Echo the items below word for word, from their first line down to the line containing "<instances>", including both ends.

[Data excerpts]
::::::::

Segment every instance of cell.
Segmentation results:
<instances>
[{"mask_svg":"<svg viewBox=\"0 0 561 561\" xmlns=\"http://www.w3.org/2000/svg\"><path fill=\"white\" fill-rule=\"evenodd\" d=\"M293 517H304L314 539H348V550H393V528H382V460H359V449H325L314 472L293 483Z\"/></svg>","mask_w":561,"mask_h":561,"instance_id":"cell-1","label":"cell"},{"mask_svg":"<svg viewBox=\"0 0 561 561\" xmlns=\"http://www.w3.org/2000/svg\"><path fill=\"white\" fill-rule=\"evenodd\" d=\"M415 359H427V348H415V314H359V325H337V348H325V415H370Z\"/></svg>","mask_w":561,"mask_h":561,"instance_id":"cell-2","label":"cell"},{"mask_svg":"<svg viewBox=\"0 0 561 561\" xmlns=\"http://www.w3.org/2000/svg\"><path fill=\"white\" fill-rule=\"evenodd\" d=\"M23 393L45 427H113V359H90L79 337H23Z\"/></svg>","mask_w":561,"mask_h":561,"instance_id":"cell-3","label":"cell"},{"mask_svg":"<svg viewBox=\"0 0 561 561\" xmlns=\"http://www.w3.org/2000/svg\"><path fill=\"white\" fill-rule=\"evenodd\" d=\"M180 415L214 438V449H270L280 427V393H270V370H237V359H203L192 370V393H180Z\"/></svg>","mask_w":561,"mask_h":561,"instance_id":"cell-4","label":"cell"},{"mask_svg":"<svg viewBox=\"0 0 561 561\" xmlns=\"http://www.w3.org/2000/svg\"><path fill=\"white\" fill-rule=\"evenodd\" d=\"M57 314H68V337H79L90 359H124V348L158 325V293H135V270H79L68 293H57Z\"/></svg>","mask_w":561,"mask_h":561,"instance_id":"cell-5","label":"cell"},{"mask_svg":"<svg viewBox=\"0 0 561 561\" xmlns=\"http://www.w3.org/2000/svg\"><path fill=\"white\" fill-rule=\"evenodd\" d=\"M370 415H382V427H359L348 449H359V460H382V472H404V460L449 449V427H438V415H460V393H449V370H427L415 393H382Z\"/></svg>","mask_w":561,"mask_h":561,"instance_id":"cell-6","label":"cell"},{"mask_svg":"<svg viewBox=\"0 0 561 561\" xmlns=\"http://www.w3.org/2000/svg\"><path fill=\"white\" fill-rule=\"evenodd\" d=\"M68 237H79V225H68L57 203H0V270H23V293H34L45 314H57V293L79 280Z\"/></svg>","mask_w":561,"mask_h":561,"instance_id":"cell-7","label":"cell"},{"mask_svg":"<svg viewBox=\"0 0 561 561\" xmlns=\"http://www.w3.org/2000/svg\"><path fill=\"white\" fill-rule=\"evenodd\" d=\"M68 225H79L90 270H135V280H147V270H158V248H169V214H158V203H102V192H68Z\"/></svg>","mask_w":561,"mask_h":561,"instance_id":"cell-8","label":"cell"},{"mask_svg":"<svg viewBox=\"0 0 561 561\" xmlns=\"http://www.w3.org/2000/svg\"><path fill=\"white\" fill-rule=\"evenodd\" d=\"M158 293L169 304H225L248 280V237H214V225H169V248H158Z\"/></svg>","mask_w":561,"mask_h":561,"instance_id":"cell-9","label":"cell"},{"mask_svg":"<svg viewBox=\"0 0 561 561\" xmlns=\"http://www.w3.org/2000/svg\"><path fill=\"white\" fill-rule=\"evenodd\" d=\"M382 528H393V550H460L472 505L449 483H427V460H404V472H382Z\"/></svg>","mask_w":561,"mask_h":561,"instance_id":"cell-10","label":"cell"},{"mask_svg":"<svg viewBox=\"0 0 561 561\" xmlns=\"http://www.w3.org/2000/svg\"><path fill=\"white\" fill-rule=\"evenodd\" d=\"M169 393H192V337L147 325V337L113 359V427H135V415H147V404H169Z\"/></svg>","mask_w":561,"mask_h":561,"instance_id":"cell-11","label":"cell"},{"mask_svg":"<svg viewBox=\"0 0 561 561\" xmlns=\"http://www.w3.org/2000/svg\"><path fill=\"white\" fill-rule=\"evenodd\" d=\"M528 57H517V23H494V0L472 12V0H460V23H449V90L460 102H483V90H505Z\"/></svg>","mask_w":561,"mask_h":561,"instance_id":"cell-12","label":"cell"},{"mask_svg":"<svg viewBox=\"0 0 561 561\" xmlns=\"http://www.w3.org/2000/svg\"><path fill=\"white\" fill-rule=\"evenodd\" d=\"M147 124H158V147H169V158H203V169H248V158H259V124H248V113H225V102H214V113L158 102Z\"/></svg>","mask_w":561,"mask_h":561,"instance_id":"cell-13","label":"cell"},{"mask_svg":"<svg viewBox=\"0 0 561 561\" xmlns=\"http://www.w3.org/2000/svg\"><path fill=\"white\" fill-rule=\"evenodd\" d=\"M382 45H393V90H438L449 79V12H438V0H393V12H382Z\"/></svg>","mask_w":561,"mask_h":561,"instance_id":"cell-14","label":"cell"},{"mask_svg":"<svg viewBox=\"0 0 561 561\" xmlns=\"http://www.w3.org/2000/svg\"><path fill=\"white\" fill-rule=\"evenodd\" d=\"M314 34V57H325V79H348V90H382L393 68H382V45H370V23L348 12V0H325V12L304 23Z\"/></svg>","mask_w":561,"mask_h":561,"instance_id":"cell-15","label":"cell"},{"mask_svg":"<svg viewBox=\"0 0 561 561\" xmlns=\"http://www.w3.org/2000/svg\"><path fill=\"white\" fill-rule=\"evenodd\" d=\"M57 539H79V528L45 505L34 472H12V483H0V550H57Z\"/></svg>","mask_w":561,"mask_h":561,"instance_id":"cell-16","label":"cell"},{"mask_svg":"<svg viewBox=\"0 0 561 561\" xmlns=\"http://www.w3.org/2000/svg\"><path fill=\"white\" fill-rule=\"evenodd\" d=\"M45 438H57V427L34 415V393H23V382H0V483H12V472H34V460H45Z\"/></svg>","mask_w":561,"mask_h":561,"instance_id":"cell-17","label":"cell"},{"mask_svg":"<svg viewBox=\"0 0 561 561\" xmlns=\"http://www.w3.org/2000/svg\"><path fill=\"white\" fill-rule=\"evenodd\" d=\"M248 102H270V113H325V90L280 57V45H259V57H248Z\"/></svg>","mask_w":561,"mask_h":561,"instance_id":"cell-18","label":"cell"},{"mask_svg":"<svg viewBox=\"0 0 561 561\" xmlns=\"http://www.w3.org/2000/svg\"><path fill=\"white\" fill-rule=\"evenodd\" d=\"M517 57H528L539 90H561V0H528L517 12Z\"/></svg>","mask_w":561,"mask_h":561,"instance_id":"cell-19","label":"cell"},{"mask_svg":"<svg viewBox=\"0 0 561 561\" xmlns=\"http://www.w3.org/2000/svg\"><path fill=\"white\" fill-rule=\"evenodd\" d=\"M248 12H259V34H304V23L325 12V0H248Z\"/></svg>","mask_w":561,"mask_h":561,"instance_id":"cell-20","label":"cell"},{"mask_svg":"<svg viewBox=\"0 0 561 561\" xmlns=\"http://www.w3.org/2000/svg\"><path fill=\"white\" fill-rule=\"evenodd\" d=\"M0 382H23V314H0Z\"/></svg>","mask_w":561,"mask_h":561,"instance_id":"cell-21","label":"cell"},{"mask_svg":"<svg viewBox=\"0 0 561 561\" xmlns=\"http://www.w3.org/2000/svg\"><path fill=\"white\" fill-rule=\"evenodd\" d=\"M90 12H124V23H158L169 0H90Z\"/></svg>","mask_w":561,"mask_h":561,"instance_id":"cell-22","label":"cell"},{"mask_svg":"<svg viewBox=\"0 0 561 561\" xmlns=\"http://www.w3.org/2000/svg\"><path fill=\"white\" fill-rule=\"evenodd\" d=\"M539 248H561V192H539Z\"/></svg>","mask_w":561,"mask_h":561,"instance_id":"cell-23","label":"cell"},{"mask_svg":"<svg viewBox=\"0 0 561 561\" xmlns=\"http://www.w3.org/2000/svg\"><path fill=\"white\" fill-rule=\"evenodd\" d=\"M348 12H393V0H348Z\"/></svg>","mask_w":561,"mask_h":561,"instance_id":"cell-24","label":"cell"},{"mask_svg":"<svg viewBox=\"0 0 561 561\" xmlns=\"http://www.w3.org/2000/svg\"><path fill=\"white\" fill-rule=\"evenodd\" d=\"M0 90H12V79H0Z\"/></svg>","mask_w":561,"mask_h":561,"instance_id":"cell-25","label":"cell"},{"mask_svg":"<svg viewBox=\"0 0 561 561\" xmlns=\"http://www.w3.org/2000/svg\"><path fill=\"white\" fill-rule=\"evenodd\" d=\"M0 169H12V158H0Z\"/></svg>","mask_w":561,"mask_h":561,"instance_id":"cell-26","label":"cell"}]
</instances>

::::::::

The solution:
Segment every instance of cell.
Segmentation results:
<instances>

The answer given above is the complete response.